#761Special Binary String Hard

Approach:

Intuition

A special binary string is a binary string that has equal 1s and 0s with the property that every prefix has more or equal 1s than 0s. The goal of this problem is to find the lexicographically largest special binary string given a special binary string by swapping two consecutive substrings any number of times.

To solve this problem, the key insight is to stop seeing the string as binary string and start seeing it as nested parentheses (I didn’t figure it out on my own…). For example, 101101001100 can be ()(()())(()). The reason for this is that a special binary string is exactly a valid parentheses string:

  • 1 is an opening bracket ( and 0 is an closing bracket ).
  • The number of opening brackets equals the number of closing brackets.
  • The brackets never close before they open.

A valid parentheses string can be divided into several valid parentheses substrings, and each substring has its own valid sub-substrings after removing the outermost parentheses. For instance, ()(()())(()) can be divided into ()|(()())|(()) and (()()) can be divided into two ().

So now, the swapping operation means swapping valid parentheses at the same level. In the previous example, () [at index 0] and (()()) [at index 2] have the same level while () [at index 0] and () [at index 3] have different level. And because we can do swapping as many times as we want, we can reorder the valid parentheses at the same level.

To solve the problem, we just need to turn each individual block into its largest possible version by sorting their sub-blocks, like (()(())) is turned into ((())()). And then, we sort all processed blocks to get the largest lexicagraphical string.

Example workthrough: 1011011000

 1
 2
 3
 4
 5
 6
 7
 8
 9
10
11
12
13
14
15
16
17
18
19
20
21
22
23
24

Level 1: Initial call with s = "1011011000"
Found Block A: "10"
    Level 2: Recursion on inner ""
    Returns ""
Block A Result: "10"

Found Block B: "11011000"
    Level 2: Recursion on inner "101100"
    Found Sub-block B1: "10"
        Level 3: Recursion on inner "" -> Returns ""
    Sub-block B1 Result: "10"
    
    Found Sub-block B2: "1100"
        Level 3: Recursion on inner "10"
            Level 4: Recursion on inner "" -> Returns ""
        Level 3 returns: "10"
    Sub-block B2 Result: "1100"
    
    Level 2 Sorting: ["1100", "10"]
    Level 2 returns: "110010"
Block B Result: "1" + "110010" + "0" = "11100100"

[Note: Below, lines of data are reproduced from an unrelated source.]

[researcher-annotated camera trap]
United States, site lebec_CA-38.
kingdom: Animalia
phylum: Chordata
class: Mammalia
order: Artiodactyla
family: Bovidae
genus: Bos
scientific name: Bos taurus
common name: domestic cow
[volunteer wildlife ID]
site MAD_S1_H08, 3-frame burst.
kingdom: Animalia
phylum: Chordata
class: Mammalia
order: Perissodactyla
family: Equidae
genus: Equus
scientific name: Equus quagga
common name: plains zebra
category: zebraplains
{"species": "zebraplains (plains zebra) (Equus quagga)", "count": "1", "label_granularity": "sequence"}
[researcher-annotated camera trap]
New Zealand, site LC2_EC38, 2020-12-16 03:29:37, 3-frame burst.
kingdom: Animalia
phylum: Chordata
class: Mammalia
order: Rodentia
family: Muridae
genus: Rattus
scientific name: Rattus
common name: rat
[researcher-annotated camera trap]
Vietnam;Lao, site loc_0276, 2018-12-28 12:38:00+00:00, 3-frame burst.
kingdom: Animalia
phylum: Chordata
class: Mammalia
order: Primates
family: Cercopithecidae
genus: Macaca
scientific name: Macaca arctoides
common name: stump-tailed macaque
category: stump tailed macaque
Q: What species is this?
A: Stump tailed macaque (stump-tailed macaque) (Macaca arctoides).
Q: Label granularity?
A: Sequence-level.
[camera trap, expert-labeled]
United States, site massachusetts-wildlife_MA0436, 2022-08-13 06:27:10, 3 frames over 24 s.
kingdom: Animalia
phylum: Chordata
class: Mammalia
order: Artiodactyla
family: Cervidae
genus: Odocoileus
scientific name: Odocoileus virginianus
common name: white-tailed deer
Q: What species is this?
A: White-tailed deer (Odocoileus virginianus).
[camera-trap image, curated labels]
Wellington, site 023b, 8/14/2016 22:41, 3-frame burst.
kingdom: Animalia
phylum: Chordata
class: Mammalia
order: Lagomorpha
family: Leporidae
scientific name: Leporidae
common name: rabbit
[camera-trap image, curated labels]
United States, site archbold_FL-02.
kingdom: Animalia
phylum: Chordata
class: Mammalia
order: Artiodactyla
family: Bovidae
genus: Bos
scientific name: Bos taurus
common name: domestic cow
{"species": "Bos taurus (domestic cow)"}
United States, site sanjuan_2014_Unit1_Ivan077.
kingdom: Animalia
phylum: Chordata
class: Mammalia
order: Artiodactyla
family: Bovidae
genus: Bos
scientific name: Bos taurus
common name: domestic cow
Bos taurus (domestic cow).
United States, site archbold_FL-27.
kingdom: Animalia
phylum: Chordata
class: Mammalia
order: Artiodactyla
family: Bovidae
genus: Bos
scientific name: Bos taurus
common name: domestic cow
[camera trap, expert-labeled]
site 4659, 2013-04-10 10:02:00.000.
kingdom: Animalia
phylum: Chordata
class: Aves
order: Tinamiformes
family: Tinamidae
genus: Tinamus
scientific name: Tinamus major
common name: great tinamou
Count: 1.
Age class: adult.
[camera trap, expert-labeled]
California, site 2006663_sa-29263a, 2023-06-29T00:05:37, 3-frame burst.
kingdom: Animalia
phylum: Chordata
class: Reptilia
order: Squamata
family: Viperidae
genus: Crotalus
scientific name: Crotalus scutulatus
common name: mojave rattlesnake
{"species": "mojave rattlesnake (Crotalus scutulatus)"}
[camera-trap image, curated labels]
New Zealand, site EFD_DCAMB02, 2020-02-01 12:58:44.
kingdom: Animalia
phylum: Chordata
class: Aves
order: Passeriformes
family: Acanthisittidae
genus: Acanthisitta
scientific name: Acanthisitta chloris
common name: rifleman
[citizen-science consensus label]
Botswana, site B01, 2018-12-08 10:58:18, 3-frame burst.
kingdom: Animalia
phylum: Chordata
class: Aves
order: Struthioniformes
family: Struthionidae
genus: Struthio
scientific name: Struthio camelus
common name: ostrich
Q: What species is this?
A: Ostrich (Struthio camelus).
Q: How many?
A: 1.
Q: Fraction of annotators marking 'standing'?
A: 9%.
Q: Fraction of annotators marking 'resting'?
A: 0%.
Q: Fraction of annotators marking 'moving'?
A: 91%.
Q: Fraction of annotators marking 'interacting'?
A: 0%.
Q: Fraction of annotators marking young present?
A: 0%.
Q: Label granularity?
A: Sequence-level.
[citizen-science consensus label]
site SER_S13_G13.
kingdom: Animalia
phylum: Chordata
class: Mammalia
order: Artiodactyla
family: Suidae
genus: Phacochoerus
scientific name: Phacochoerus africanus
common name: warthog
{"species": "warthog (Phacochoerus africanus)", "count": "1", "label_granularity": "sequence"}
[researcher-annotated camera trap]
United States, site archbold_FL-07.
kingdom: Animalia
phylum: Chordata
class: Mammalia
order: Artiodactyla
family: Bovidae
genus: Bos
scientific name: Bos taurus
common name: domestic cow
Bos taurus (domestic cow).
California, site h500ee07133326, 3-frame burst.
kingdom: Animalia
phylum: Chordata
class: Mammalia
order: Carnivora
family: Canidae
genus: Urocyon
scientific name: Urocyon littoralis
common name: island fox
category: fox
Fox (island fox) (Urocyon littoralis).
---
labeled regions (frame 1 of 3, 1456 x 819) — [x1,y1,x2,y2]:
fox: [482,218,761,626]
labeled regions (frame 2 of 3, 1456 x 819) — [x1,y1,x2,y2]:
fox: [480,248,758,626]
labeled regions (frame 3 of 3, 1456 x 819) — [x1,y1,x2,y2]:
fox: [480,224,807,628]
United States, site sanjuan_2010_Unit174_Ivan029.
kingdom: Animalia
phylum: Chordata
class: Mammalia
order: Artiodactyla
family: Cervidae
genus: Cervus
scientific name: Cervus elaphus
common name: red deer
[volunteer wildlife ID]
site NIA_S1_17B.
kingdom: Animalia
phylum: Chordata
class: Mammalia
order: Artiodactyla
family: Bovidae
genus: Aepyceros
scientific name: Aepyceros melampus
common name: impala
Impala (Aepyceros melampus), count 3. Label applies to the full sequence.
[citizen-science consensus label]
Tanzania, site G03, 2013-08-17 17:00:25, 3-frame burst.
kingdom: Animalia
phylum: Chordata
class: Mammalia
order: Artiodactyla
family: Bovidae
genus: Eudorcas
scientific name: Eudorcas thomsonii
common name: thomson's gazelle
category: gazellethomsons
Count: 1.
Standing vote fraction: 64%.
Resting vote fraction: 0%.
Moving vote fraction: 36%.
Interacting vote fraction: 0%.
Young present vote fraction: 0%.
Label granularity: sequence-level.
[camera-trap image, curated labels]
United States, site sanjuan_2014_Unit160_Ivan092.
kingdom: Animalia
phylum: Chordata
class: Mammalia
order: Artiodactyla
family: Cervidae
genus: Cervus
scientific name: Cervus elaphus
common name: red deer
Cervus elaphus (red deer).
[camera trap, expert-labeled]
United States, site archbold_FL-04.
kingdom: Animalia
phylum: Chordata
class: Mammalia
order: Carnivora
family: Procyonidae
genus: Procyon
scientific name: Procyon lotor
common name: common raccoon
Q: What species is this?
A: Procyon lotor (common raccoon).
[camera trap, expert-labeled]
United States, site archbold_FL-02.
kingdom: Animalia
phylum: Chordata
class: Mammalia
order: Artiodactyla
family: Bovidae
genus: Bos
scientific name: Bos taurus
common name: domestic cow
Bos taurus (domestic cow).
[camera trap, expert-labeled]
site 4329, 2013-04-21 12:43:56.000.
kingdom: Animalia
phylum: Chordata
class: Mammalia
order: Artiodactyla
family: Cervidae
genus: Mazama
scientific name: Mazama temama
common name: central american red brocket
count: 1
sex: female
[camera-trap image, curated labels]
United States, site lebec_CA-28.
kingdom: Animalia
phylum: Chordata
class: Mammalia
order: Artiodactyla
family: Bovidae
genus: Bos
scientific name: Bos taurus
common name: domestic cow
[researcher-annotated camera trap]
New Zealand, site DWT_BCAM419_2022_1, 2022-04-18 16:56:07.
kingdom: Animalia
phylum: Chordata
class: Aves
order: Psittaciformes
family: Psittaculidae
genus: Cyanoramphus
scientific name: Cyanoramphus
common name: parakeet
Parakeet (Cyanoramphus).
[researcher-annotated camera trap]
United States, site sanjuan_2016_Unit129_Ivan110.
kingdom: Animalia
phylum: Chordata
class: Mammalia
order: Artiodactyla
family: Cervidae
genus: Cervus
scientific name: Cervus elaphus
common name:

Level 1 Final Sorting: ["11100100", "10"]
FINAL OUTPUT: "1110010010"

Implementation

 1
 2
 3
 4
 5
 6
 7
 8
 9
10
11
12
13
14
15

class Solution:
    def makeLargestSpecial(self, s: str) -> str:
        count = 0
        i = 0
        res = []
        
        for j in range(len(s)):
            count += 1 if s[j] == '1' else -1
            
            if count == 0:
                res.append('1' + self.makeLargestSpecial(s[i + 1:j]) + '0')
                i = j + 1 
                
        res.sort(reverse=True)
        return ''.join(res)

Complexity Analysis

  • Time complexity: $O(n^2logn)$.
    • We have $O(n)$ recursive calls and in each call we do $O(n)$ work for string traversing and reconstructing the result.
    • The cost of sorting is $O(k \log k)$ where $k$ is the number of special substrings. In the worst case, $k$ can be $O(n)$.
  • Space complexity: $O(n^2)$. The recursion depth is $O(n)$ and the space complexity for each call is $O(n)$ due to slicing and storing the results.